III-Les créanciers bénéficiant d’un privilège général :

Le cas des créanciers bénéficiant de privilèges généraux, comme les impôts ou la CNSS, n’a pas été réglé
expressément par la loi. De plus, les textes particuliers à ces créanciers ne sont pas davantage éloquents en la
matière. Nous estimons donc que pour les dettes antérieures à la cession, ces créanciers participent avec les
autres à la répartition du prix.

Pour les dettes postérieures à la cession et pour les reliquats, les dettes seront supportées par le cessionnaire en
raison de la solidarité qui joue habituellement en ce domaine et du fait que la dette est liée à l’exploitation.

Si l’efficacité de certaines sûretés réelles est limitée dans le cadre du redressement judiciaire, elle doit être
restaurée en cas de liquidation judiciaire.

Les différentes atteintes aux droits des créanciers ne se justifient que dans la mesure où elles sont nécessaires à la
réalisation de l’objectif de redressement. En revanche, ils ne sont nullement justifiés dans une procédure de
liquidation judiciaire.

Or, la législation fait état du maintien des sacrifices imposés aux créanciers dans le cadre de la liquidation. En
effet, en cas de liquidation judiciaire, l’entreprise ne peut plus être sauvée. Le but de la procédure consiste à
régler les différents créanciers. On devrait retrouver, ainsi, le jeu normal des sûretés réelles, puisque l’on réalise
les différents actifs de l’entreprise, que ce soit de manière isolée ou par unité de production.

Les créanciers munis de garanties devraient pouvoir librement mettre en œuvre leur sûreté et recevoir un
paiement compte tenu de leurs causes de préférence.

Toutefois, le législateur continue à imposer de tels sacrifices aux créanciers dans le cadre de la liquidation. Il en
est ainsi de l’application de l’article 575 du code de commerce.(Copyright Artémis 2014 - tous droits réservés)

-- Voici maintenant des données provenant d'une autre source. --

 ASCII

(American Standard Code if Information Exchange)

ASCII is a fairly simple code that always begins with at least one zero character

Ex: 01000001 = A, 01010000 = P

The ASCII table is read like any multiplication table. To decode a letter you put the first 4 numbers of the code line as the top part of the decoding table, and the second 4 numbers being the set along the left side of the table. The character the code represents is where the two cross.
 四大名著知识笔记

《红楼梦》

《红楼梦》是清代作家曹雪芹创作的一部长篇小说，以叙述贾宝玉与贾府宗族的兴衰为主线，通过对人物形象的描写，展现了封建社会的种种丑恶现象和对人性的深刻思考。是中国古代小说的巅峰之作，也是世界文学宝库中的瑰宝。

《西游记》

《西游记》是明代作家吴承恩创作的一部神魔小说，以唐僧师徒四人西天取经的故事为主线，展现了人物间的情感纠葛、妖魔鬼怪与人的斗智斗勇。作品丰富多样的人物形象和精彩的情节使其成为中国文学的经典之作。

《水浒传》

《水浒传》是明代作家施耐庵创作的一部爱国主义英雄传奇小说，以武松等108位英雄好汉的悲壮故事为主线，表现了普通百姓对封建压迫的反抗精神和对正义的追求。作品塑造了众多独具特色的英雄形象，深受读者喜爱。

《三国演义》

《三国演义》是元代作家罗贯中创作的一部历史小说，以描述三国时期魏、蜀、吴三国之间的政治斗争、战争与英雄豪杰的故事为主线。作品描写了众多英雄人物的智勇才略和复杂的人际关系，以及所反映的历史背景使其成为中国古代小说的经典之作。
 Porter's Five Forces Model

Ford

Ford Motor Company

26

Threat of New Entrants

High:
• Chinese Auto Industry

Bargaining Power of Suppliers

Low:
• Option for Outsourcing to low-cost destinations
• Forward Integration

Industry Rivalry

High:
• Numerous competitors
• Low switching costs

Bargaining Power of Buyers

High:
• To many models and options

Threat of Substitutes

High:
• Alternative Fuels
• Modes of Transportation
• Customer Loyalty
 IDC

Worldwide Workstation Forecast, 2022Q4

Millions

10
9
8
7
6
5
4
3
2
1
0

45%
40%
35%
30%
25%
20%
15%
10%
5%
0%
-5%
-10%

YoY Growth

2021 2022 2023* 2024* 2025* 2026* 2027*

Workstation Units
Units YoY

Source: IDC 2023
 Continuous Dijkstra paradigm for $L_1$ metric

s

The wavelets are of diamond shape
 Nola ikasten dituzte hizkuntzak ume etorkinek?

Bien que le but du droit préférentiel instauré par l’article 575 du Code de commerce est de faciliter le
financement de l’entreprise pendant la période d’observation, il s’applique également en cas de liquidation
judiciaire, alors que, dans ce cas, la finalité de cette règle est toute autre : préserver l’actif de l’entreprise pour
satisfaire aux mieux les créanciers.

Or, le maintien des contrats postérieurs, durant cette phase liquidative, aboutit à aggraver la situation de
l’entreprise déjà sérieusement compromise, laissant les créanciers antérieurs dans une situation désastreuse.

[1] Taller, Des faillites en droit comparé, T. II, 1887, p.2.

[2] «Dans le jugement arrêtant le plan ou le modifiant, le tribunal peut décider que les biens qu'il estime
indispensables à la continuation de l'entreprise ne pourront être aliénés, pour une durée qu'il fixe, sans son
autorisation. Tout acte passé en violation de cette inaliénabilité est annulé à la demande de tout intéressé
présentée dans le délai de trois ans à compter de la conclusion de l’acte ou de sa publication. L’inaliénabilité
des biens est inscrite au registre du commerce de l'entreprise ».

[3] La cession est une solution moins avantageuse pour les créanciers chirographaires que la continuation. En
effet, traduite non seulement par des délais de paiement – si le prix n’est pas payé comptant- mais aussi par des
paiements partiels, lorsque le prix est inférieur au montant du passif, ce qui est le cas dans la plupart du temps.
Au contraire, en cas de continuation, le tribunal peut imposer aux créanciers des délais mais non des remises.